Start of Supplied text
With more than two decades of film, television, and theater credits to her name—including notable performances in Broadway’s “The Lieutenant of Inishmore” and “Three Tall Women,” on HBO’s “The Newsroom,” and in last year’s Oscar-nominated Dick Cheney biopic “Vice”—Alison Pill returns to the screen for the highly anticipated CBS All Access series “Star Trek: Picard” and Amazon Prime’s “Them: Covenant.” Here, she shares why the past two years of her career have been the most fulfilling.
You got your start very young, but what was the moment you decided you wanted to be an actor?
I was really interested in performing, and my mom, who had worked a little bit on the production side in Toronto in the ’70s, had an actual idea of what it meant to be on a set. She got me a background agent in an attempt to dissuade me from wanting to act professionally or to make sure I knew what I was getting into. We were shown to a green room—it was slightly misleading, because for the rest of my life, I’ve always been like, “Why isn’t this green room green?” because the green was actually green. There was a Jim Morrison poster and terrible sandwiches—and I was thrilled. It was for “Kung Fu: The Legend Continues” and David Carradine came on set and he was smoking. I was in the background pointing out vases in this little museum set with a woman who was pretending to be my mom and I was like, “This is the greatest thing in my life.” It went on forever and I was in the background pointing at vases and urns and I had a great time. And my mom realized that instead of dissuading me, it gave me more conviction that I wanted to do this and I could handle the boredom and tedium of being on set. I was probably 9 or 10.
End of Supplied text
Start of Collected data
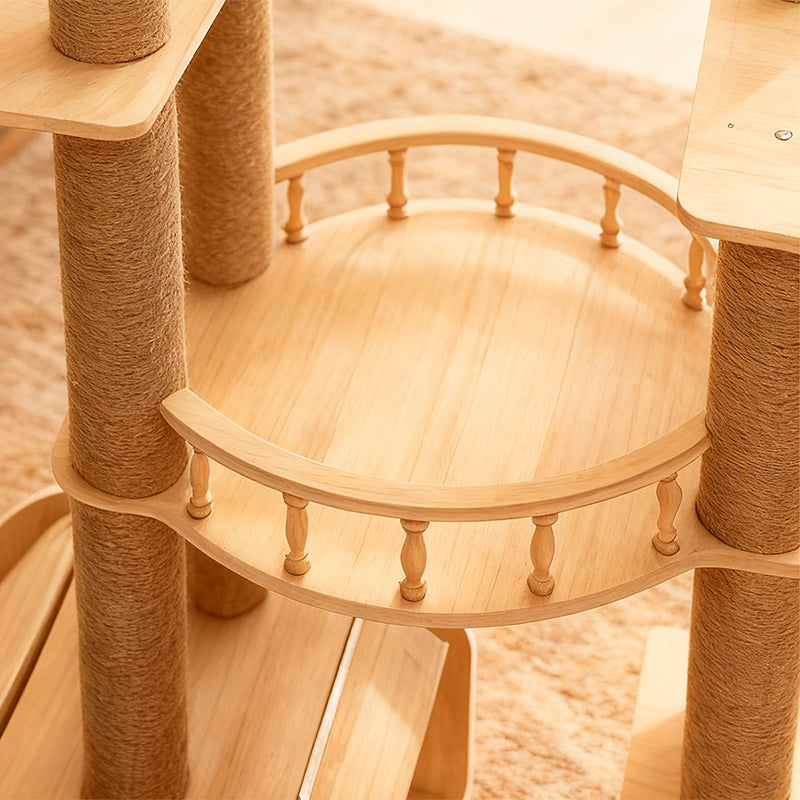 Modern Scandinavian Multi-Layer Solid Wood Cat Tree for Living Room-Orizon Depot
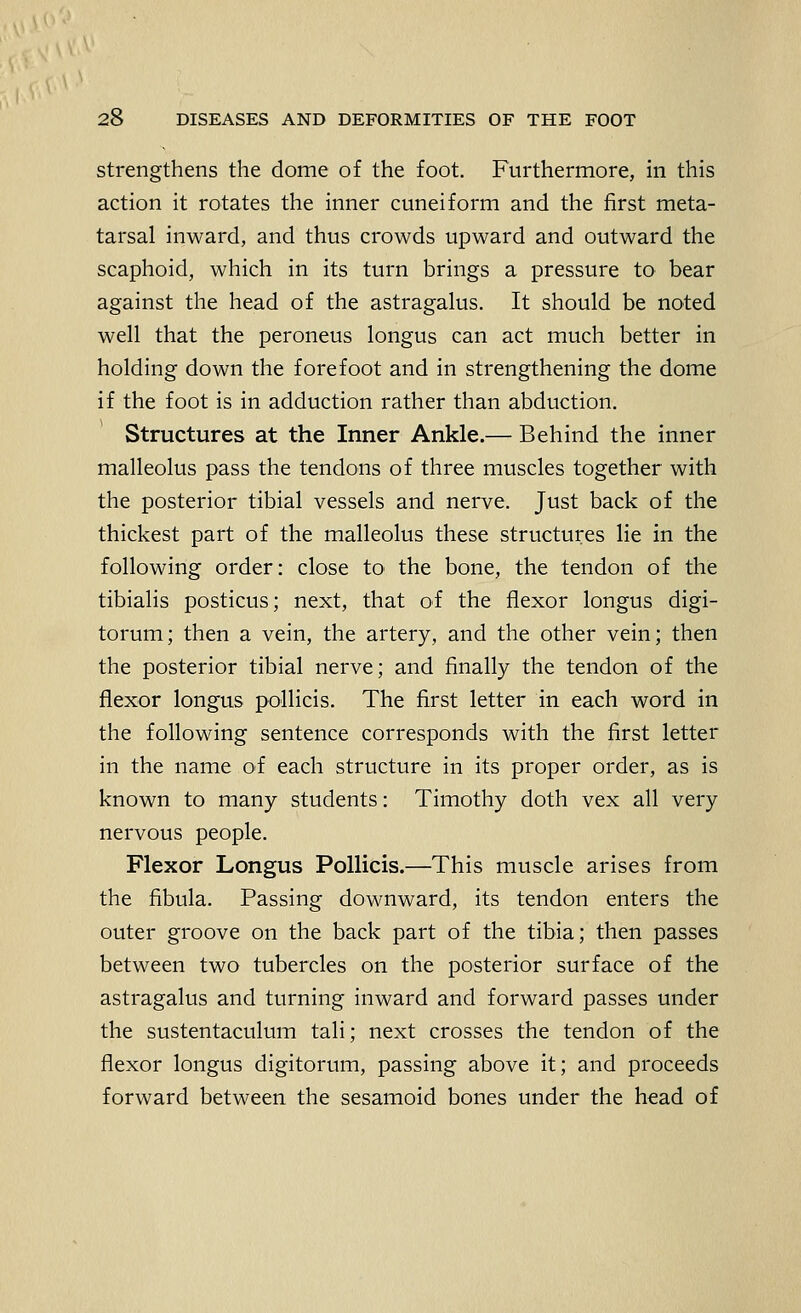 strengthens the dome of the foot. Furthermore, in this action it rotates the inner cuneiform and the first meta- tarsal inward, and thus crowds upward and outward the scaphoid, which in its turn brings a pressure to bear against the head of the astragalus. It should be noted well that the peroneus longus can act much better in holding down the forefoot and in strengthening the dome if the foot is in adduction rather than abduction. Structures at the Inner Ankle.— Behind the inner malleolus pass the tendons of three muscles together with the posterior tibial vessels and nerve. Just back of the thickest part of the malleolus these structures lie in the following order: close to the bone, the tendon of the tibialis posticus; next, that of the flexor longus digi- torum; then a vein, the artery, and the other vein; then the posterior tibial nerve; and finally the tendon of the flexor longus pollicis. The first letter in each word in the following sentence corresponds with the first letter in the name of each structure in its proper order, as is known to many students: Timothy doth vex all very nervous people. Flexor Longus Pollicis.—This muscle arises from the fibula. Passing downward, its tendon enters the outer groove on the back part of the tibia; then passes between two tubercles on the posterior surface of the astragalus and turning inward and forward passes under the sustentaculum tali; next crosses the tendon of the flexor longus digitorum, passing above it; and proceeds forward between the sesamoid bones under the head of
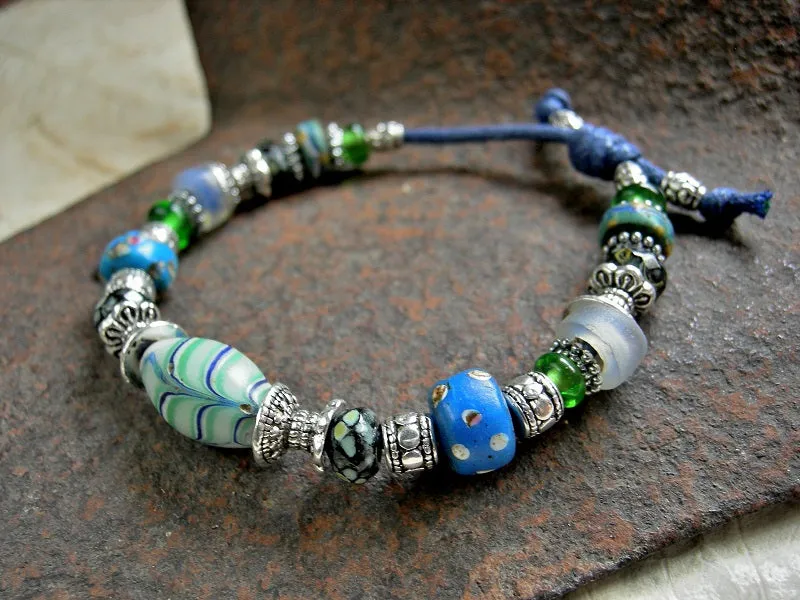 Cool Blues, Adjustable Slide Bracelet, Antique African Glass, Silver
End of Collected data
Directions:
1 - Repeat the Alison Pill interview from "With more than" up to and including "the most fulfilling.", putting "twenty years" in place of "two decades".
2 - Continue the Alison Pill interview from the point where it stops.
The lines above have nothing to do with the Alison Pill interview.

Solved tasks:
1 -
With more than twenty years of film, television, and theater credits to her name—including notable performances in Broadway’s “The Lieutenant of Inishmore” and “Three Tall Women,” on HBO’s “The Newsroom,” and in last year’s Oscar-nominated Dick Cheney biopic “Vice”—Alison Pill returns to the screen for the highly anticipated CBS All Access series “Star Trek: Picard” and Amazon Prime’s “Them: Covenant.” Here, she shares why the past two years of her career have been the most fulfilling.

2 -
How did you first get your Equity and SAG-AFTRA cards?
First was AFTRA, because I started in Toronto. I got my Equity card when I was 17 [and] I did my first play in New York. It was my last year of high school, and I did a play called “None of the Above.” I started the SAG process when I was 16, when I did my first movie in the States on a SAG contract.
What advice do you have for other actors from Canada or elsewhere on breaking into the American market?
I was really lucky in that my wonderful Canadian agent had met my manager, Joannie Burstein. I’ve been with Joannie since I was 12 years old. I don’t know life without Joannie. She’s like another mom. That was really helpful in that she knew an immigration lawyer. There are only so many things that are interested in getting you a visa. Independent films, smaller jobs, they’re not going to spend the time to get you a visa. Trying to work as much as possible and getting a green card, starting that process as early as possible, is really important. I was able to get my green card when I was 17, which is why I was able to do that Off-Broadway play in New York at that time, because I don’t think they would be able to get me a visa. Do whatever you can do to facilitate that by getting together a really good package to send to immigration and crossing your fingers.
What advice would you give your younger self?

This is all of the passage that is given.